** Start of Document section **

I was at the gym recently, listening to a song I used to love to dance to in my early 20’s. I was enjoying myself, until I started noticing that I wasn't focused on this direct experience anymore but on past memories of what people thought of me.

It was a song I loved dancing to, (ironically called, 100% Pure Love), and it brought me back to the past - and old issues - that were clearly still coming up to be healed.

My 20's were a time when I derived a lot of my self-worth from how other people saw me. I felt insecure a lot of the time, and worried about how other people saw me. I always felt wanting - until I began to change that.

As women in American society, we derive a lot of our sense of worth from the outside. We come by this naturally - so many images in our media of how we're supposed to look or be or act.

So, when we face these messages, especially the ones which affect our view of ourselves, we lose sight of who we are -- from the inside. 

The work comes from being present with ourselves: 
  • Enjoying who we are from the inside. 
  • Accepting all parts of ourselves with compassion.
  • Noticing when we try to please others and instead, asking ourselves, "What do I know is true? What do I really want - beyond making others happy?"
  • Acknowledging and having compassion for ourselves when we crave praise or admiration -- which is another way of saying: we matter, we are unique, and we deserve to feel good. 
Brene Brown says that our society struggles with feeling and holding joy. 

I would add that we women struggle with receiving, in general! 

It takes bravery to really enjoy, savor, love, and receive our presence and pleasure from our bodies and our relationships as women -- not from a gluttonous, feel good kind of way, but to really feel your sense of pleasure from the inside, for yourself. 

This is a way of loving and appreciating ourselves as people. I don't just mean sexual pleasure. Of course, that's important. But, it's not the only way you experience your vital aliveness!

Feeling the pleasure of taking a shower, or walking down the street - having your hair blown by a soft warm wind, or smelling woodsmoke, or leaning up against a tree feeling, or even the pleasure of getting into bed after a long day, feeling fully supported by the bed. These are simple pleasures which remind us of being fully embodied and alive.

One powerful way to reconnect with your inner power is the chakra system. 

You've probably seen the pictures drawn of them (the circles of red-orange-yellow-green-blue-indigo-purple/white) in areas of your body which also have nerve ganglia correlates.

Psychically, they look like these beautiful vortices of energy, and, physically, energetically and emotionally, they balance your mind, body, and spirit.

They're powerful and they allow us to directly engage our own power -- without anyone's help. In short, they connect us to ourselves, and each point is another way of responding and relating to the world.

The second chakra, for example, which is orange in color, is located just below our belly buttons in the front, and at our lower back.

** End of Document section **
** Start of Recorded information **

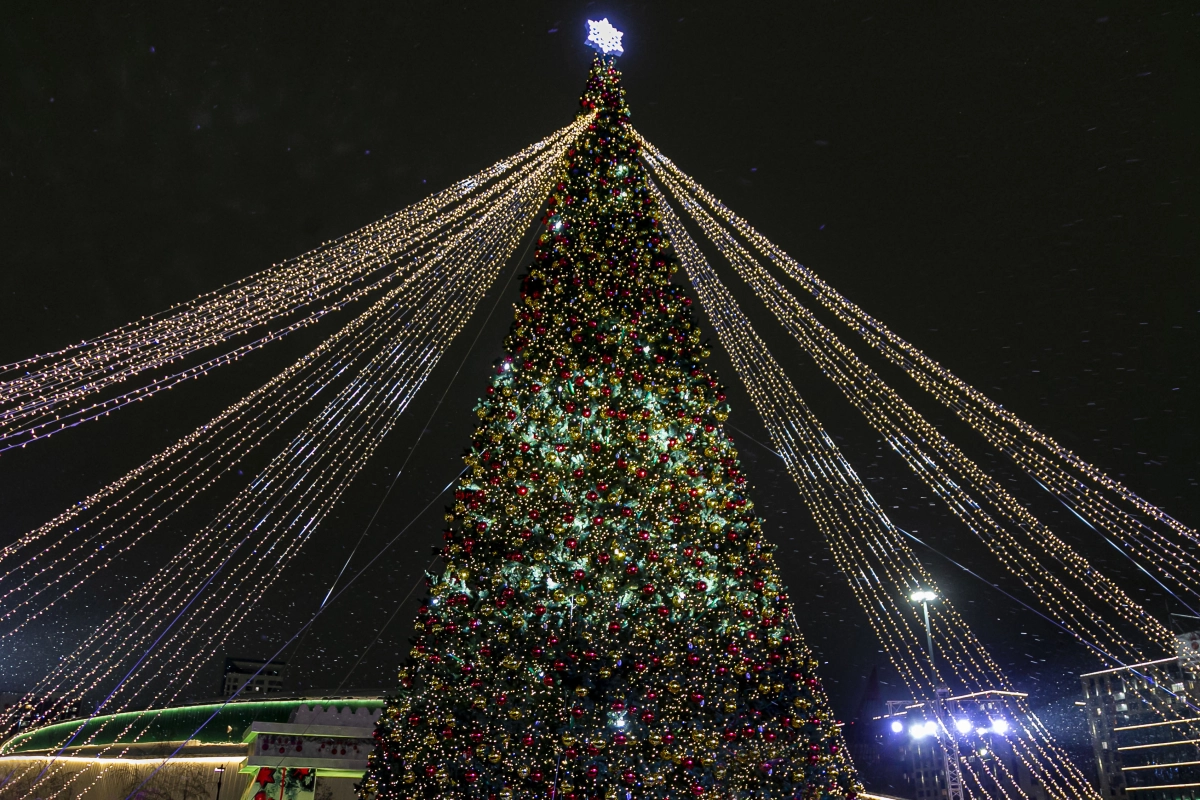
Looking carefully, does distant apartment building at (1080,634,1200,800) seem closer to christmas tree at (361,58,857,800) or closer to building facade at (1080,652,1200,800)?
building facade at (1080,652,1200,800)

** End of Recorded information **

> Requirements
[A] In the piece on self-worth and pleasure, what is the title of the song the writer was listening to at the gym?
[B] Go on with the piece on self-worth and pleasure, starting right after its final sentence.

> Answers by task
[A] 100% Pure Love

[B]
This chakra governs sensuality, creativity, relationships, emotions, boundaries, sexuality, passion, and pleasure. 

When it's too open, you'll find self-indulgence, self-gratifcation, and actions that are selfish, needy and clingy.

When it's blocked, people feel closed off from their joy, inspiration, hope, and emotions. They experience heavy depression, flatness - "meh" in their emotions, a feeling of not caring or being intimately connected. 

Either way, if it's too open or blocked or closed, you'll have trouble knowing what you want, and making decisions which create good, flowing, loving boundaries with yourself and others.

The second chakra is governed by the water element, and is all about flowing with life! And, they allow for a direct experiencing of pleasure in the world!

Want to learn how to balance it? There are many ways, but here are some suggestions:
  • Sit with your back relaxed but supported and your feet on the floor, or you can sit cross-legged.
  • Try taking 3 deep breaths. Imagine that you are actually breathing into this chakra with your breath, blowing out anything that you don't need or want in this area. Really letting go.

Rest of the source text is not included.